Ocelot adapted his French- and Arabic-language film into English and Arabic, and in both versions the smattering of Arabic is not subtitled. It was the correct choice: As Azur feels his way through his disorienting surroundings, his confusion becomes ours.
Ocelot has cited France’s tortured relationship with Algeria as an inspiration for his story. Yet the storytelling is so vivid and sure, and the computer animation so fabulously brocaded and detailed, you never get that “good-for-you” taste. It’s a feast.
Gabriel Yared’s music is as subtly satisfying as Ocelot’s designs are fantastic. If more film music worked such atmospheric wonders, the world would be a better place.
Early in the story, Azur is struggling through lessons in fencing, riding and dancing. “What I ask for is grace,” sighs his dance instructor. “What I get is porridge.”

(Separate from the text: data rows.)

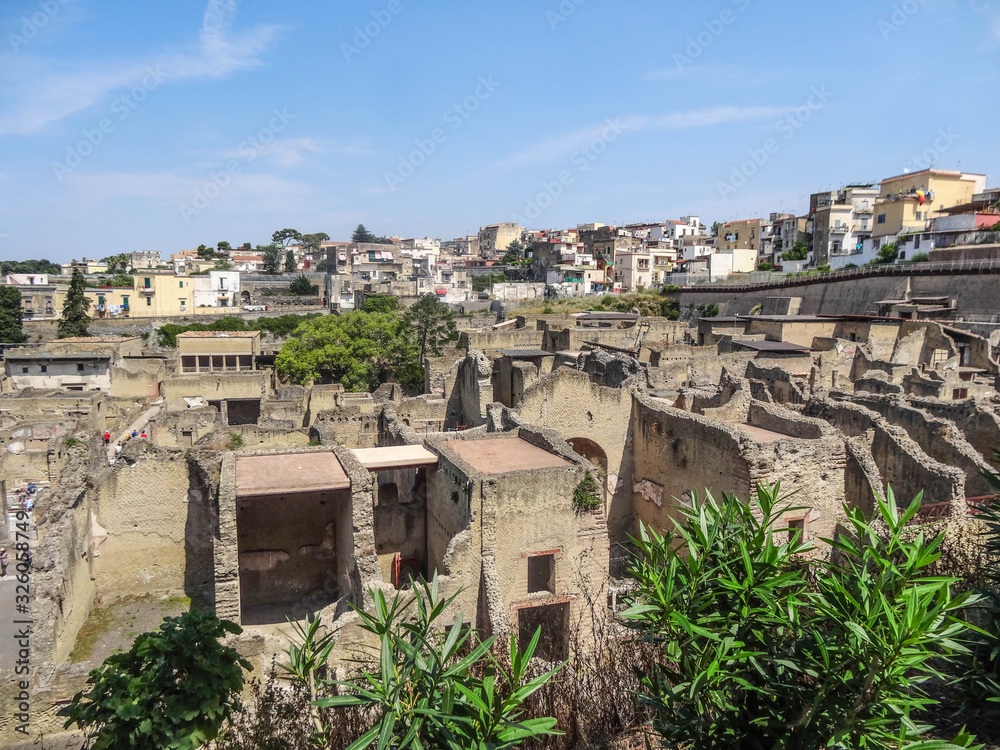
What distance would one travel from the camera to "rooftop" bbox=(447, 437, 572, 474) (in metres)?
13.1

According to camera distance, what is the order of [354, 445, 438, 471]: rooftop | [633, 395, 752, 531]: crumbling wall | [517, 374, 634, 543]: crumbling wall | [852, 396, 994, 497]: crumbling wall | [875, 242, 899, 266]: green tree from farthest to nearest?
[875, 242, 899, 266]: green tree < [517, 374, 634, 543]: crumbling wall < [852, 396, 994, 497]: crumbling wall < [354, 445, 438, 471]: rooftop < [633, 395, 752, 531]: crumbling wall

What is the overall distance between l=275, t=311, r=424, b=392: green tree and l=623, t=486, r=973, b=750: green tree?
1527 inches

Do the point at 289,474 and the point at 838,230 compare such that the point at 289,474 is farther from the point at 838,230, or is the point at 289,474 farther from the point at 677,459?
the point at 838,230

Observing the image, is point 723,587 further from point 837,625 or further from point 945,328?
point 945,328

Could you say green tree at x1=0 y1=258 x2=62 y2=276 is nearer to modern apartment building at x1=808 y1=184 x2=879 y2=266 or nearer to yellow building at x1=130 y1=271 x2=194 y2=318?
yellow building at x1=130 y1=271 x2=194 y2=318

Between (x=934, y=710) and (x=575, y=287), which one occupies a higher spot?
(x=575, y=287)

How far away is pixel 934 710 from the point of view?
6.91 m

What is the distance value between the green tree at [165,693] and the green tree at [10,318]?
64.6m

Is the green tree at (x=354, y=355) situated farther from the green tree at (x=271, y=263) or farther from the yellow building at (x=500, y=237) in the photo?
the yellow building at (x=500, y=237)

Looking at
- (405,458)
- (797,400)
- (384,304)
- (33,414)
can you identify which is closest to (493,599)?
(405,458)

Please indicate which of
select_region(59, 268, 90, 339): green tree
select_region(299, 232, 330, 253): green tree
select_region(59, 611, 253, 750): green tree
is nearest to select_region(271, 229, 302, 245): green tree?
select_region(299, 232, 330, 253): green tree

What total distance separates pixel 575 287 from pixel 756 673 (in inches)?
2779

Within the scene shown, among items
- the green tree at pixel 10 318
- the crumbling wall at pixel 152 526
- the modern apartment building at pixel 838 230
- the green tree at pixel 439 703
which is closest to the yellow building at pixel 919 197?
the modern apartment building at pixel 838 230

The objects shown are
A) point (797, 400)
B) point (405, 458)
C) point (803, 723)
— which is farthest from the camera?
point (797, 400)
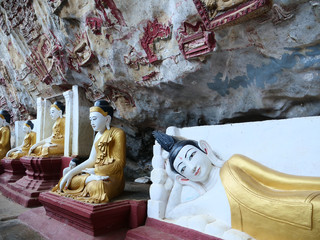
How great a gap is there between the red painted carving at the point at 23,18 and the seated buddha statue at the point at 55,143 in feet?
6.02

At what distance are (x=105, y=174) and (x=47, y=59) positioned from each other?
3891mm

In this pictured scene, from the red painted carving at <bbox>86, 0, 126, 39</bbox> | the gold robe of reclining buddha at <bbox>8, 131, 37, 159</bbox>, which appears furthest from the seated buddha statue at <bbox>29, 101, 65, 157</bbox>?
the red painted carving at <bbox>86, 0, 126, 39</bbox>

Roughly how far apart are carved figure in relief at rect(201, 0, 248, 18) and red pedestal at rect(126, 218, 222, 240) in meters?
1.98

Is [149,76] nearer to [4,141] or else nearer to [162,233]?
[162,233]

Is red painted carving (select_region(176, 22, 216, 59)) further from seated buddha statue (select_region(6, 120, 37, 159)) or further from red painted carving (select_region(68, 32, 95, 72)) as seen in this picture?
seated buddha statue (select_region(6, 120, 37, 159))

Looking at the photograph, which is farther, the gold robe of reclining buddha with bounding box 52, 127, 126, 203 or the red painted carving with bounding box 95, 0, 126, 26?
the red painted carving with bounding box 95, 0, 126, 26

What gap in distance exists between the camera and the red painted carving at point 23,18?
5.25 m

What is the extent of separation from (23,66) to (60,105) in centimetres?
270

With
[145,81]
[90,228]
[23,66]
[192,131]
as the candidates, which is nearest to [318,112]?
[192,131]

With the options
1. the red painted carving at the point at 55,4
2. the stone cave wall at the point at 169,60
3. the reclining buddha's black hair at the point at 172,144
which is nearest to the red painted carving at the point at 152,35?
the stone cave wall at the point at 169,60

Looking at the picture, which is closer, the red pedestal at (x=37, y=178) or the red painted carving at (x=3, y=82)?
the red pedestal at (x=37, y=178)

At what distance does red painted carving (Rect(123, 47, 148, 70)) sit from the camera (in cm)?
358

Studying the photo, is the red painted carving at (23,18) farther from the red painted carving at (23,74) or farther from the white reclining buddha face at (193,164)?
the white reclining buddha face at (193,164)

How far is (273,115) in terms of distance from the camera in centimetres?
312
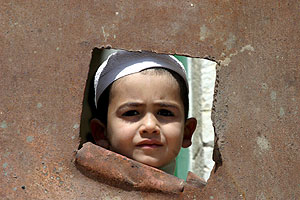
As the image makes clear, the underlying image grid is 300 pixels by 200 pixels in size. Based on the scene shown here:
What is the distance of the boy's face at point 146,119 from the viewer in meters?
1.81

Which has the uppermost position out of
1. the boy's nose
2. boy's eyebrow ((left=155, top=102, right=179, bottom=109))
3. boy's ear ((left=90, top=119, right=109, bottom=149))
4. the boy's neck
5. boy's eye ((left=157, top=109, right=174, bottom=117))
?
boy's eyebrow ((left=155, top=102, right=179, bottom=109))

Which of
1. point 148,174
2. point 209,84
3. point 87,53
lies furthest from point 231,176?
point 209,84

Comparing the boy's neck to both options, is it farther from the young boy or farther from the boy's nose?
the boy's nose

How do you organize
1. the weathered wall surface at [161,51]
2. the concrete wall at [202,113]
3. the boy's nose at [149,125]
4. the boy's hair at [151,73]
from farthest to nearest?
the concrete wall at [202,113]
the boy's hair at [151,73]
the boy's nose at [149,125]
the weathered wall surface at [161,51]

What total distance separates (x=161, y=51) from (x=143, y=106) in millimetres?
279

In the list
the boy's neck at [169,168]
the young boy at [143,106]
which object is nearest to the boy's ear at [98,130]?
the young boy at [143,106]

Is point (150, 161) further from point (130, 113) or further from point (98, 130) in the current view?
point (98, 130)

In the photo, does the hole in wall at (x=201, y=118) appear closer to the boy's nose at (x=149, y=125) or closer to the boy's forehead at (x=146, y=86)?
the boy's forehead at (x=146, y=86)

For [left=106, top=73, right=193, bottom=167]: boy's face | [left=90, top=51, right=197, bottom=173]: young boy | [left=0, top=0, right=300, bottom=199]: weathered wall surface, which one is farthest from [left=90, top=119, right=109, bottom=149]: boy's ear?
[left=0, top=0, right=300, bottom=199]: weathered wall surface

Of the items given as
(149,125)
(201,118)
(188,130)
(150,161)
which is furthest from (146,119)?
(201,118)

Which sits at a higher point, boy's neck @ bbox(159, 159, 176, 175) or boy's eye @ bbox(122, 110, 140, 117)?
boy's eye @ bbox(122, 110, 140, 117)

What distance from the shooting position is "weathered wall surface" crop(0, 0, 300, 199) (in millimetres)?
1500

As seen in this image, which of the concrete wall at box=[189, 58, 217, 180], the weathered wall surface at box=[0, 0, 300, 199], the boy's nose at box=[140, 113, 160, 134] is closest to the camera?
the weathered wall surface at box=[0, 0, 300, 199]

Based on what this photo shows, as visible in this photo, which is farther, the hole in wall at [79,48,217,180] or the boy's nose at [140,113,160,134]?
the hole in wall at [79,48,217,180]
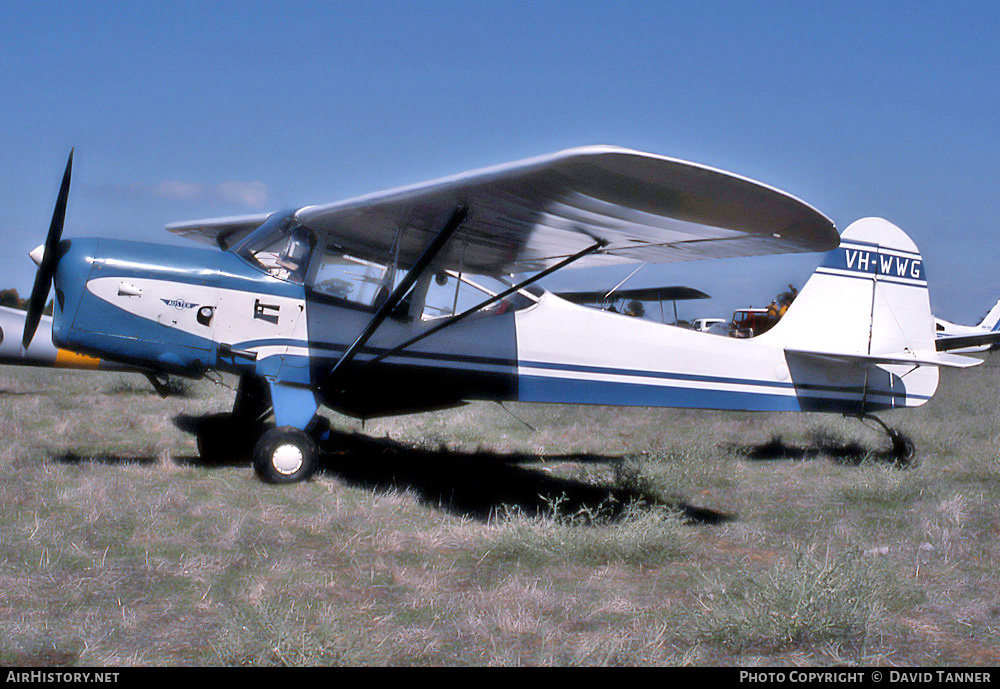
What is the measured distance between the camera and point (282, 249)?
6109 mm

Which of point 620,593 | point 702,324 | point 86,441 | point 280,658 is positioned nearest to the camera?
point 280,658

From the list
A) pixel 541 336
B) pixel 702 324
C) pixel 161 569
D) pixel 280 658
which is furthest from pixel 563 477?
pixel 702 324

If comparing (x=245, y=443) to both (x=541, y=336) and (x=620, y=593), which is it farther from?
(x=620, y=593)

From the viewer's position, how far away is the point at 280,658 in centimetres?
248

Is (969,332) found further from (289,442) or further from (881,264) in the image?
(289,442)

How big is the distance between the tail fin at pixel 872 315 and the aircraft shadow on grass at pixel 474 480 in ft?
8.34

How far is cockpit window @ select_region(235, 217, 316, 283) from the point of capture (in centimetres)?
604

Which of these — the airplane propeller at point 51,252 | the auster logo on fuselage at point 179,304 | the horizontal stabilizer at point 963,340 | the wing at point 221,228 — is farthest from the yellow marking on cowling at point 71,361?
the horizontal stabilizer at point 963,340

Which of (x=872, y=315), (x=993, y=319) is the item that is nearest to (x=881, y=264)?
(x=872, y=315)

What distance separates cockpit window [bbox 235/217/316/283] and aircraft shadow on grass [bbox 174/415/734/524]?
1.68 meters

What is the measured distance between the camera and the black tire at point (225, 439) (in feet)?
21.7

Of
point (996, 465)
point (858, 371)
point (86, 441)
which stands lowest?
point (86, 441)

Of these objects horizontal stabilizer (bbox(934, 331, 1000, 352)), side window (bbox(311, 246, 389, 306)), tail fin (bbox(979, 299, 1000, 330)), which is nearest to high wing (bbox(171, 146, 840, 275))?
side window (bbox(311, 246, 389, 306))

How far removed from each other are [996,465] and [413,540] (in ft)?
18.1
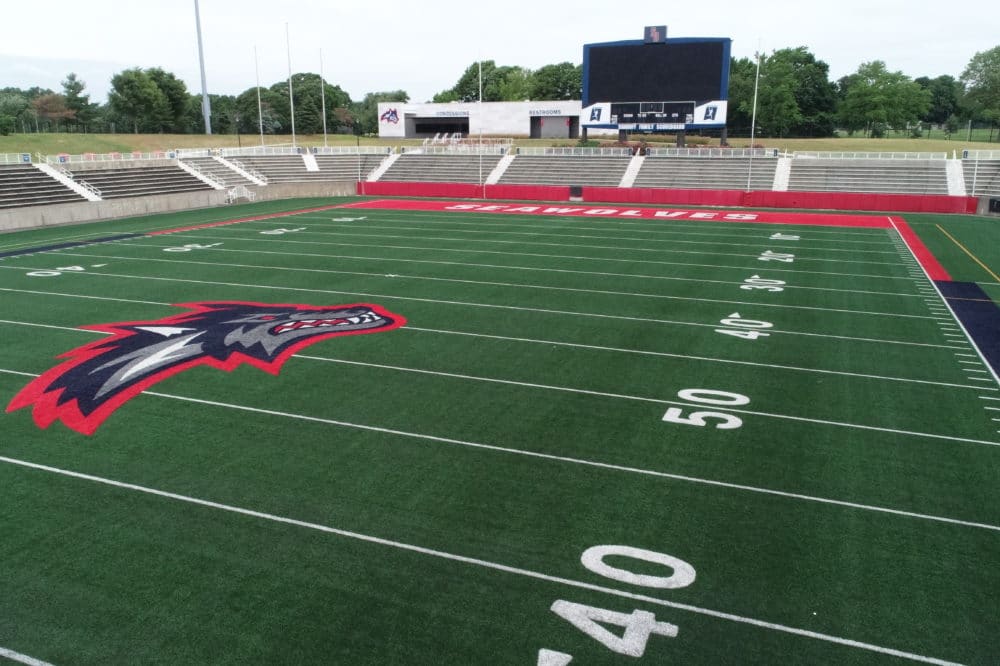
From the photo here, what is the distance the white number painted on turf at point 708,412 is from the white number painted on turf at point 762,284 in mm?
8312

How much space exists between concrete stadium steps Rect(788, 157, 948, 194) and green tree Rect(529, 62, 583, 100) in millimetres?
65277

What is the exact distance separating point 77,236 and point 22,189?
32.7ft

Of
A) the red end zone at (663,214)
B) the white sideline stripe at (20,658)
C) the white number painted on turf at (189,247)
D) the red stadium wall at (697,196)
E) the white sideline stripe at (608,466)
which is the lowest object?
the white sideline stripe at (20,658)

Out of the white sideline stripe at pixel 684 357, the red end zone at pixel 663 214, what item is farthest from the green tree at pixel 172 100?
the white sideline stripe at pixel 684 357

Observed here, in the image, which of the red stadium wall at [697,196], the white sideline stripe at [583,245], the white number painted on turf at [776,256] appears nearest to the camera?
the white sideline stripe at [583,245]

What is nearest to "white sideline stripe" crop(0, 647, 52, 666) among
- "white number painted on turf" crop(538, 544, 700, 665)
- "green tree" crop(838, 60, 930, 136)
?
"white number painted on turf" crop(538, 544, 700, 665)

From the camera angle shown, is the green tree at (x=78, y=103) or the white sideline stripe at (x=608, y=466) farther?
the green tree at (x=78, y=103)

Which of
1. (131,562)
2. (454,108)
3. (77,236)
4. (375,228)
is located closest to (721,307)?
(131,562)

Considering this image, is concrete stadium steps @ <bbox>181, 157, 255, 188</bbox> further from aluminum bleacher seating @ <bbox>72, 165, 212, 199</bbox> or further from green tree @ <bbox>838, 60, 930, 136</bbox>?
green tree @ <bbox>838, 60, 930, 136</bbox>

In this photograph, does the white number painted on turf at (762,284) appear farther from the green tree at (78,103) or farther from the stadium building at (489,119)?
the green tree at (78,103)

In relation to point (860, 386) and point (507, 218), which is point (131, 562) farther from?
point (507, 218)

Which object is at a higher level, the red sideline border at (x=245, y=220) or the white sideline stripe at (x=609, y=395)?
the red sideline border at (x=245, y=220)

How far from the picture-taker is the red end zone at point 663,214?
108 ft

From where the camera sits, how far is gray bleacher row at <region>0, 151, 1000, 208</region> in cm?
3959
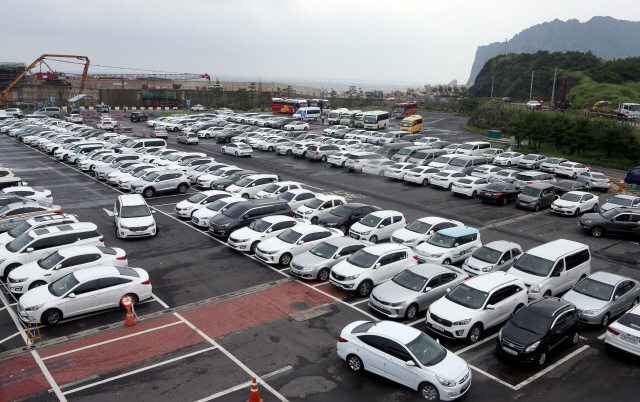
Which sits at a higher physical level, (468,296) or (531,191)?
(531,191)

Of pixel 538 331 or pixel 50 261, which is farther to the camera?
pixel 50 261

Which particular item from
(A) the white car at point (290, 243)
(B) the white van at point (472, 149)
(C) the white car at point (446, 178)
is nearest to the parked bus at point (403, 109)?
(B) the white van at point (472, 149)

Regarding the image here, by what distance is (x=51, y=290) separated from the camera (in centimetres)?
1372

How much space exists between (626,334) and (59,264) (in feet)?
54.5

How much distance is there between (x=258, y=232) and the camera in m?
19.9

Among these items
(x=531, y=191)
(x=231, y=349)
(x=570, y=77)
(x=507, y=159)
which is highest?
(x=570, y=77)

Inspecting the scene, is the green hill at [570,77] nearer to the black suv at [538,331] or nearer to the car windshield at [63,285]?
the black suv at [538,331]

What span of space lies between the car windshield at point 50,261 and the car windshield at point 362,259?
9.68 meters

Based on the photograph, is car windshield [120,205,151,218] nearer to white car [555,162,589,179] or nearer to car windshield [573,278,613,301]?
car windshield [573,278,613,301]

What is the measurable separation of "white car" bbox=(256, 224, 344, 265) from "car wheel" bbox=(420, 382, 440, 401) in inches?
356

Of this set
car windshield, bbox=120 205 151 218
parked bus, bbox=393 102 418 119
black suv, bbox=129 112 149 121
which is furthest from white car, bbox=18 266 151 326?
parked bus, bbox=393 102 418 119

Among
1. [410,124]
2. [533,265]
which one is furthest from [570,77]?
[533,265]

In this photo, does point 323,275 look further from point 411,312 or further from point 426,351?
point 426,351

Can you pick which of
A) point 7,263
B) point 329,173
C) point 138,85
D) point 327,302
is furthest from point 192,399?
point 138,85
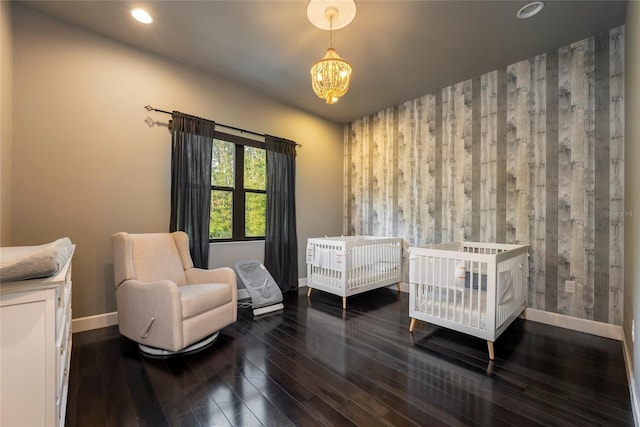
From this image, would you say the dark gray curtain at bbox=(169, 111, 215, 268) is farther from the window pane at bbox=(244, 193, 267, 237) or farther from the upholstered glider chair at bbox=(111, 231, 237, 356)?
the window pane at bbox=(244, 193, 267, 237)

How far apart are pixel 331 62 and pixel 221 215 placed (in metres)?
2.19

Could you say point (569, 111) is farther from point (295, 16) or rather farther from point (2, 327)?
point (2, 327)

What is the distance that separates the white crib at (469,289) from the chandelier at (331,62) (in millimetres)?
1546

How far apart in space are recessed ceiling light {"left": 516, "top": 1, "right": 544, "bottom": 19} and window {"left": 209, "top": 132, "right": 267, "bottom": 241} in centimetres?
287

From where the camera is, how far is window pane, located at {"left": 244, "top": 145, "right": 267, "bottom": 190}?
3.56m

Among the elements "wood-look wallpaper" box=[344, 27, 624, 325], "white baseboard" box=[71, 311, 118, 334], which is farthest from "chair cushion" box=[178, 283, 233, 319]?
"wood-look wallpaper" box=[344, 27, 624, 325]

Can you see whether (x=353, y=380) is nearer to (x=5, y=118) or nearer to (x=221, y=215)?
(x=221, y=215)

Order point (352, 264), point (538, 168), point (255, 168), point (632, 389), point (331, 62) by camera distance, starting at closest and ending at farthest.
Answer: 1. point (632, 389)
2. point (331, 62)
3. point (538, 168)
4. point (352, 264)
5. point (255, 168)

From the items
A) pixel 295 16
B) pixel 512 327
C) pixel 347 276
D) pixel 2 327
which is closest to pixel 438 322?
pixel 512 327

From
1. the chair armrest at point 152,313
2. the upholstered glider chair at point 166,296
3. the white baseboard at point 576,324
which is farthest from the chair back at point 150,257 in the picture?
the white baseboard at point 576,324

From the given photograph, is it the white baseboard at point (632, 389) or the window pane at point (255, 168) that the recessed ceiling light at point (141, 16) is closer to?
the window pane at point (255, 168)

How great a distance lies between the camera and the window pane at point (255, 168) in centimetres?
356

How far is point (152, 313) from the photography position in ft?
6.59

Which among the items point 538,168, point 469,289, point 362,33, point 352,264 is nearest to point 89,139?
point 362,33
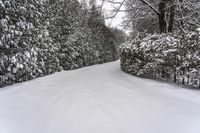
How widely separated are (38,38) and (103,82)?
4.56m

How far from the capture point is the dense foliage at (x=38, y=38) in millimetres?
8375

In any given year, a filmgoer consumes a lot of animated porridge. And then, occasionally, along comes a delicacy on the order of “Azur & Asmar.”
“Azur & Asmar”
Not rated but in the mild PG range. 1 hour, 39 minutes. In English with some Arabic. Written, directed and drawn by Michel Ocelot; music by Gabriel Yared; starring the voices of Steven Kyman, Nigel Pilkington, Suzanna Nour, Nigel Lambert, Imogen Bailey. Opens today at Starz FilmCenter.